My mind was drawing a blank on K. All the English words that should begin with K begin with C instead. I could fill a whole month with words: convention, collection, character, colon, critique, computer, creativity, chapter, capitalization, coda, classics, copyright . . .

All I could come up with for K were “kern” (a typographical term) and “knotty” (characteristic of prose that needs to be untangled), neither of which inspired me. “Knotty,” however, got me to thinking about words that begin with K but don’t sound like it. Up popped a granddaddy of writerly clichés: “Write what you know.” Aha! “Knowledge” begins with K!

dog coming down hill

Travvy on a mission

I’m more likely to write what I want to find out, but it’s true, things I know and things I’d forgotten I know keep showing up in my writing.

It’s also true that so far I’ve chosen to set my fiction on Martha’s Vineyard, partly because I know it pretty well and partly because I want to know it better.

Wolfie, the title character of the novel in progress, is based on Travvy, my Alaskan malamute, because Travvy has taught me a fair amount about dogs and dog training and what’s a writer to do with the interesting stuff she’s learned besides write about it?

But I don’t know how to rescue a sixth-grade girl who’s been incested by her stepfather, and I don’t know how the stepfather can look himself in the mirror having done what he’s almost certainly done. That’s part of what I’m trying to find out.

Ursula Le Guin’s essay collection Language of the Night was at hand because I’d quoted it in “J Is for Journey,” so I flipped through a couple of my favorite essays and came to this, in “Talking About Writing”:

I invite  you  to meditate on a pair of sisters, Emily and Charlotte. Their life experience was an isolated vcarage in a small, dreary English village, a couple of bad years at a girls’ school, another year or two in Brussels, which is surely the dullest city in all Europe, and a lot of housework. Out of that seething mass of raw, vital, brutal, gutsy Experiece they made two of the greatest novels ever written: Jane Eyre and Wuthering Heights.
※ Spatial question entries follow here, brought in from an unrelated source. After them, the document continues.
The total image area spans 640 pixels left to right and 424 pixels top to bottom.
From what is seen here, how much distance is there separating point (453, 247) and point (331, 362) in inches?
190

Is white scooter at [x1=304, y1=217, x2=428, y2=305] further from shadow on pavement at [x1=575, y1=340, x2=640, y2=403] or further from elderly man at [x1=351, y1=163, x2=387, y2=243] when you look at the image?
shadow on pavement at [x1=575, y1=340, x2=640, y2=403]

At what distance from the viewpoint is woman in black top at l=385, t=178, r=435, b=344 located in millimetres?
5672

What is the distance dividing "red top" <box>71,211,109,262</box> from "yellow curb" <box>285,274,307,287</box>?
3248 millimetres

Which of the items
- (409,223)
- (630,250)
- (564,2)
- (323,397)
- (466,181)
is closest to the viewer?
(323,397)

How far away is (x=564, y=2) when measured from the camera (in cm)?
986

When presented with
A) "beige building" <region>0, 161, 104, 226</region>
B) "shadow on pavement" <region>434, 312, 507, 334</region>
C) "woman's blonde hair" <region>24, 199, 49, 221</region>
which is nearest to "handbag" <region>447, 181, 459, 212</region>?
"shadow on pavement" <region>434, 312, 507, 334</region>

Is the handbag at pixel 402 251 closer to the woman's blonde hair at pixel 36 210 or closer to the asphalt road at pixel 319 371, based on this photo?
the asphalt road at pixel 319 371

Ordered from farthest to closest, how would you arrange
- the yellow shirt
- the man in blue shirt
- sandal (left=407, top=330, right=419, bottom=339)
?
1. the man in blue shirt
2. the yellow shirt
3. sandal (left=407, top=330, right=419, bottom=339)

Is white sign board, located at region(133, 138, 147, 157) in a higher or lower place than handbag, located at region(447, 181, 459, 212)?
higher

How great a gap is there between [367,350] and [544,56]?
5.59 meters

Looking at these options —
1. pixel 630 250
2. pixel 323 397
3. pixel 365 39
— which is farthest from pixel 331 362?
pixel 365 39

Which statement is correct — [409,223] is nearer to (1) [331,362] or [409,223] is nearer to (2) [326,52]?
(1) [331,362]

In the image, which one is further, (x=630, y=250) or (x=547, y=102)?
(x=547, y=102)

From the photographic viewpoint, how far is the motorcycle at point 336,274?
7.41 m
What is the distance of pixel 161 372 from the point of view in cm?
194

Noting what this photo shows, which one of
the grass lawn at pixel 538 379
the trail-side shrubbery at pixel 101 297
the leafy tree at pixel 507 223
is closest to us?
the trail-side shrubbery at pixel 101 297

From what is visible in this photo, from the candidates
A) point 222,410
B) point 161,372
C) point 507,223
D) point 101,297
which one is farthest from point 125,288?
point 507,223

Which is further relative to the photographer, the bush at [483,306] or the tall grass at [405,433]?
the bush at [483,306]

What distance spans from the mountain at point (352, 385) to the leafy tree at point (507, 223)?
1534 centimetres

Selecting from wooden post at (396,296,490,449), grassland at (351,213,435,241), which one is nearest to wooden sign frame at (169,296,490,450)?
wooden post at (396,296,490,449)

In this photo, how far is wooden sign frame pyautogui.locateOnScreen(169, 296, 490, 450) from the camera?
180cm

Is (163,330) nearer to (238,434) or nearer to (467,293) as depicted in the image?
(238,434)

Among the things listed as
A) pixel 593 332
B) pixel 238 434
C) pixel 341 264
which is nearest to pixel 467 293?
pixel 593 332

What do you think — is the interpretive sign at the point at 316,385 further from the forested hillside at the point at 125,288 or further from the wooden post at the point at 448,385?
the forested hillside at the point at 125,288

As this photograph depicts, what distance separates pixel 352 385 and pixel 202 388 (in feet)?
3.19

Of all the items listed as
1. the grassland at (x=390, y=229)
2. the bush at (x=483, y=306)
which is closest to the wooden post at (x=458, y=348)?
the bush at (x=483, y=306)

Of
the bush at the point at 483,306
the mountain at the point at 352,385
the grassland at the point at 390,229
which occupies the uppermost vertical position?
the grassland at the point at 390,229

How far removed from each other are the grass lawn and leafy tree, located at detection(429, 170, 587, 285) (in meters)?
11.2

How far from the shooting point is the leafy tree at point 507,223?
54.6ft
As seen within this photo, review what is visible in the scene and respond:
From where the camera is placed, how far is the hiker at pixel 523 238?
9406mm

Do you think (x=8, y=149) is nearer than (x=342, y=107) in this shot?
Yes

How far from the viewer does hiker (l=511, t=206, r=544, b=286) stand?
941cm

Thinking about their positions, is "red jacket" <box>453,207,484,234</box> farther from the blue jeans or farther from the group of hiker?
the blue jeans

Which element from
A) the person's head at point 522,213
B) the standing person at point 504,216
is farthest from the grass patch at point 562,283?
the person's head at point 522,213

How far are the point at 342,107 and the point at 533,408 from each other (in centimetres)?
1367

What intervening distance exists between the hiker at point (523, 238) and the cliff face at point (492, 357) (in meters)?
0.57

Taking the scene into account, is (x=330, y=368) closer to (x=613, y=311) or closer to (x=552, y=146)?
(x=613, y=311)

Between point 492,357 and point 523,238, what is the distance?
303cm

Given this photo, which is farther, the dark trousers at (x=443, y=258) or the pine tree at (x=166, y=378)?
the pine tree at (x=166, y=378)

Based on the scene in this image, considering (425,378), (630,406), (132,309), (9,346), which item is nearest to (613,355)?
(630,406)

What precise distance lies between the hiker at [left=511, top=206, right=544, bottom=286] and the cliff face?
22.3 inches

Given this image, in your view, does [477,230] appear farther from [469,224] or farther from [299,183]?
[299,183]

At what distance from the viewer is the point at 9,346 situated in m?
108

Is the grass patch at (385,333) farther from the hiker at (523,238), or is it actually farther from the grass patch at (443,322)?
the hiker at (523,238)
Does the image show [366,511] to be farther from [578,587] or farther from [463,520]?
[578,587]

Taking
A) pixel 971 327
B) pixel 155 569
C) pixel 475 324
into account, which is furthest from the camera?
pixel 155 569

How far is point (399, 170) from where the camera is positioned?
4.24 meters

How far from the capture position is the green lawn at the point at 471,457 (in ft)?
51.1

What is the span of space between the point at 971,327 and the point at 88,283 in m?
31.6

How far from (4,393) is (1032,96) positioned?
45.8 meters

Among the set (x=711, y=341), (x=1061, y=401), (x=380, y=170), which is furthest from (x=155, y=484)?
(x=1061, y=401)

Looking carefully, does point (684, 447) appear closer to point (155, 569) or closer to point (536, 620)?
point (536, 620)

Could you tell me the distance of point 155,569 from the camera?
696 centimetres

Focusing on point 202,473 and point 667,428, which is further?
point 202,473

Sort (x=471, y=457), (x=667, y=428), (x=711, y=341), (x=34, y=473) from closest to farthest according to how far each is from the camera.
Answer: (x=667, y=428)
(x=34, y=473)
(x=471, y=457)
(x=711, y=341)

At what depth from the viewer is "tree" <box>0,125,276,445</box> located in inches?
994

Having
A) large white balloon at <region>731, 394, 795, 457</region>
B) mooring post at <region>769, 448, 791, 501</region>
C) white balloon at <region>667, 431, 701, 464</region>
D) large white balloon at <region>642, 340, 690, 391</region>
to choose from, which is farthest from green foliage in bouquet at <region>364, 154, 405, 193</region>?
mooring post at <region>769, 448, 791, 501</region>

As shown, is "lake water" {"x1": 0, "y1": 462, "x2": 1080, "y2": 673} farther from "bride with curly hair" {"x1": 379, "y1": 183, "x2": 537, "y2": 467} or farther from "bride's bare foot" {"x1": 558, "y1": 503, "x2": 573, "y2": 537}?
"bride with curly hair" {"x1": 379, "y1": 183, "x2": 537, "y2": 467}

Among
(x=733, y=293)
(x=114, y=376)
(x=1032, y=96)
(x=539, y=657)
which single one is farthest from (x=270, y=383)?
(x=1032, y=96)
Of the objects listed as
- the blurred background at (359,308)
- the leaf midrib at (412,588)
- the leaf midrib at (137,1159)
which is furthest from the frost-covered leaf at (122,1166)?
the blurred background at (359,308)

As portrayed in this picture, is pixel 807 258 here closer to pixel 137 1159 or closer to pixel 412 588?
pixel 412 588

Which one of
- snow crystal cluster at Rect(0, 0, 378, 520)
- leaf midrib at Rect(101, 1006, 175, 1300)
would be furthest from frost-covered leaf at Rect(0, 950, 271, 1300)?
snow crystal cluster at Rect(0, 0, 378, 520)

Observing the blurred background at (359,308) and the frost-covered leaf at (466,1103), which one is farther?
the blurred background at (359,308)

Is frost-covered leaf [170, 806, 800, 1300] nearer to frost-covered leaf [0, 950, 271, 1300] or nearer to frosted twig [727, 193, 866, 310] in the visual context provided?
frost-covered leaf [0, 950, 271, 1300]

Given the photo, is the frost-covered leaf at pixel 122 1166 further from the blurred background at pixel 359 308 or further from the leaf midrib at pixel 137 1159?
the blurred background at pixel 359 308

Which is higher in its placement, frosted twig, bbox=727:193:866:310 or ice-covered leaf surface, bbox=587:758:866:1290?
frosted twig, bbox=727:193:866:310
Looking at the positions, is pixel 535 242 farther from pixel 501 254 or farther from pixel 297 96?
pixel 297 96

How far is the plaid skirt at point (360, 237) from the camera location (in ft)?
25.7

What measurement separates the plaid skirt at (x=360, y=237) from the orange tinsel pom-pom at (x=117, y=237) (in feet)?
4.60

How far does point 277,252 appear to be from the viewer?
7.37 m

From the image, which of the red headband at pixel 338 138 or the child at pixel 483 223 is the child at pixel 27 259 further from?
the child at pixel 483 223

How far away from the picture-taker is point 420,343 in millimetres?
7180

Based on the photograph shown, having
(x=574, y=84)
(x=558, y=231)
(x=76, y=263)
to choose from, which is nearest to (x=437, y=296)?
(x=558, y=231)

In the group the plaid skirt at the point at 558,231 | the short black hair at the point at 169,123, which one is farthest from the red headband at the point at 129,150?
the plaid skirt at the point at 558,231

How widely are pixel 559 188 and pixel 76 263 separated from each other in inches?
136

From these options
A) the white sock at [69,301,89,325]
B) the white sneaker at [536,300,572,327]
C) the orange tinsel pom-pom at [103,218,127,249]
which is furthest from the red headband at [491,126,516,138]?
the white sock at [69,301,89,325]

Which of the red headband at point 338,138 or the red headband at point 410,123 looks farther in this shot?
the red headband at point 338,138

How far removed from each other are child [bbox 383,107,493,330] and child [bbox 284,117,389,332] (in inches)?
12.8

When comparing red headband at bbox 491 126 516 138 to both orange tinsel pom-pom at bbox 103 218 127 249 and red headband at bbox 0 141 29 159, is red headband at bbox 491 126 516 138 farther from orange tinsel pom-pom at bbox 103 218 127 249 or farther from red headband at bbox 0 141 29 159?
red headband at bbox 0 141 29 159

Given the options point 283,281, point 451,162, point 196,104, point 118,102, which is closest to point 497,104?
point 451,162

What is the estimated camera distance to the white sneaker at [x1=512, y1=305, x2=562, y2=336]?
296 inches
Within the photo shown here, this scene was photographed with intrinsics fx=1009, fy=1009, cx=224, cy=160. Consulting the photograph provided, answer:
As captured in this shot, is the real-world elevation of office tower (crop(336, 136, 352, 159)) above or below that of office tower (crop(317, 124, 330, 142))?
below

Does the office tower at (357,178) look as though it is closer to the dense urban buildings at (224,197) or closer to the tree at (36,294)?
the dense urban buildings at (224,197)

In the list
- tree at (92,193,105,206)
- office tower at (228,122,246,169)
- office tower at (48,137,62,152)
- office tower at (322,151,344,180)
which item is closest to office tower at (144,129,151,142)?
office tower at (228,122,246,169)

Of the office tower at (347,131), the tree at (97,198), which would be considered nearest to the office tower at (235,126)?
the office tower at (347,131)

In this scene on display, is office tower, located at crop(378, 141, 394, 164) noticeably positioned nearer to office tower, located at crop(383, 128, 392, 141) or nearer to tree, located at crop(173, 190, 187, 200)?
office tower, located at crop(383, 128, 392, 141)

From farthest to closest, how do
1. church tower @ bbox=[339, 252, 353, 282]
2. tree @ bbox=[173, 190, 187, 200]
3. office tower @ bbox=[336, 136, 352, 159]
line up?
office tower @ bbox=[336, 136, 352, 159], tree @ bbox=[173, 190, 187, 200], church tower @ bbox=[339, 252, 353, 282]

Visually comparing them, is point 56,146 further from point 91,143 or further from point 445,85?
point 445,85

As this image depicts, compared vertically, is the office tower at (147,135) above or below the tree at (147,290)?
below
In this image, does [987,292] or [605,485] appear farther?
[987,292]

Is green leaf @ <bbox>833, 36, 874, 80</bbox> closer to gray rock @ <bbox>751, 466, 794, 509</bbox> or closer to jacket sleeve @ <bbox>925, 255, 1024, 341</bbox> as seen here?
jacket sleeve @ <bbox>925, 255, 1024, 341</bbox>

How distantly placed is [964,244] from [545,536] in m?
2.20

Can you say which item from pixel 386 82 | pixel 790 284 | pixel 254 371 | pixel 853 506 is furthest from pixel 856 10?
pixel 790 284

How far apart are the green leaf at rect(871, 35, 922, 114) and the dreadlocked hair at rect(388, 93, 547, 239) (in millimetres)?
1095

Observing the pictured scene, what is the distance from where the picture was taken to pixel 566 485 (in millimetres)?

This struck me with special force because I’d recently watched To Walk Invisible, Sally Wainwright’s wonderful film about the Brontë sisters, Emily, Charlotte, and Anne.

Le Guin goes on:

Now of course they were writing from experience; writing about what they knew, which is what people always tell you to do; but what was their experience? What was it they knew? Very little about ‘life.’ They knew their own souls, they knew their own minds and hearts; and it was not a knowledge lightly or easily gained.

A writer can learn plenty by doing research, whether this involves extensive reading or spending time in a place or interviewing lots of people. But to do justice to all this knowledge, she has to know her own soul, her own mind and heart. That’s what enables her to make sense of her research, to understand or create characters that are not like her at all.